Kateryna Stoyanova traveled to Lviv from Zaporizhzhia, where she said the Russian army was fast approaching. When they got "really close," she said, they got on a train and left.
"The air raid sirens were permanently on and people were told to go to shelters," she told Reuters. "For a few days me and my kids kept on going down to the shelters — I do not know how many times."
But making the decision to leave wasn't easy as many in Zaporizhzhia had decided to stay behind.
"Some people stay, wait for this to end," Stoyanova said. But she felt she couldn't risk it with her children.
"It has been going for eight years and I have no idea how long it will last," she said of the war that simmered in Ukraine's Donbas region after Putin's last invasion in 2014, before it erupted into a full-scale conflict with his latest assault a week ago. "One would like it to end, but there is simply no end to it."
Women and children from all over the country have gathered in makeshift shelters in Lviv.
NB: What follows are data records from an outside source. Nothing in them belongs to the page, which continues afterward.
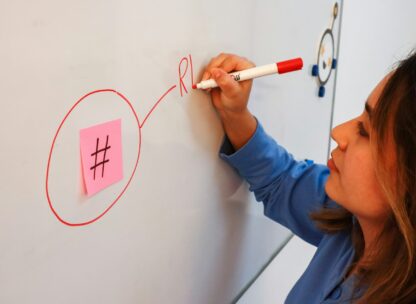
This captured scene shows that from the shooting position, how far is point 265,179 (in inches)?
25.1

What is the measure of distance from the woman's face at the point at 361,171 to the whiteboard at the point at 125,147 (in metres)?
0.17

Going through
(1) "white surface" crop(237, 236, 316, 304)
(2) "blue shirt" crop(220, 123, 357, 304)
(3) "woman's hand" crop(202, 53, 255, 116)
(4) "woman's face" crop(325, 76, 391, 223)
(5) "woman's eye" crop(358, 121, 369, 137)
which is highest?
(3) "woman's hand" crop(202, 53, 255, 116)

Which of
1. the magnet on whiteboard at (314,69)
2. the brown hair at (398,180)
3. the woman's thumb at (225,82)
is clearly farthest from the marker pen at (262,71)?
the magnet on whiteboard at (314,69)

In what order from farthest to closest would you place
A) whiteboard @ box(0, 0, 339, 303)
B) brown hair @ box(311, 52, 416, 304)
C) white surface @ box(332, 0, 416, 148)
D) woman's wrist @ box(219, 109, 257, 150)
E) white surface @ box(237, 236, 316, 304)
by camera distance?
white surface @ box(332, 0, 416, 148) → white surface @ box(237, 236, 316, 304) → woman's wrist @ box(219, 109, 257, 150) → brown hair @ box(311, 52, 416, 304) → whiteboard @ box(0, 0, 339, 303)

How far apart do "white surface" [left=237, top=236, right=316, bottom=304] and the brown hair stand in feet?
1.04

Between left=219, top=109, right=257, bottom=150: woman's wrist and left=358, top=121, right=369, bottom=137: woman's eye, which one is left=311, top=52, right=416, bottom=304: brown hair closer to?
left=358, top=121, right=369, bottom=137: woman's eye

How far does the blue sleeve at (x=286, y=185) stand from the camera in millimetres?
623

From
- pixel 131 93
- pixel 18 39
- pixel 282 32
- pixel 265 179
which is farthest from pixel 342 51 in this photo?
pixel 18 39

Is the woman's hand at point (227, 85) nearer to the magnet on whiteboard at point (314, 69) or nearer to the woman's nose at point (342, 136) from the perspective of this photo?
the woman's nose at point (342, 136)

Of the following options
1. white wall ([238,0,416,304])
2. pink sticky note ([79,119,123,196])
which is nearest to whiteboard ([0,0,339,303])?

Yana Balytska traveled there from Vyshneve, near the capital Kyiv. Russian forces are poised between 20 and 40 miles north of Kyiv, and the U.S. has warned they could move to surround it within a week, but like many of the country's major cities, it has already suffered major damage from shelling.
"We left because of the shooting. They were not shooting in our town, but Kyiv was under fire and areas nearby," Balytska told Reuters. "Yesterday we were standing on a platform waiting for the commuter train and literally over my head, flew the missile that hit the TV tower."
The United Nations human rights office says at least 227 civilians have been killed since Putin launched the attack last on February 24. Ukrainian officials put the toll at more than 2,000, including 21 children.
For Stoyanova, having to evacuate her home was familiar. Prior to living in Zaporizhzhia, they lived in Donbas. When Russian troops invaded the eastern Ukraine area in 2014 and war broke out, they had to leave.
"I have been through this before, but experiencing it for the second time, it was an equally huge shock," she said. "You start living in peace and then the same happens again."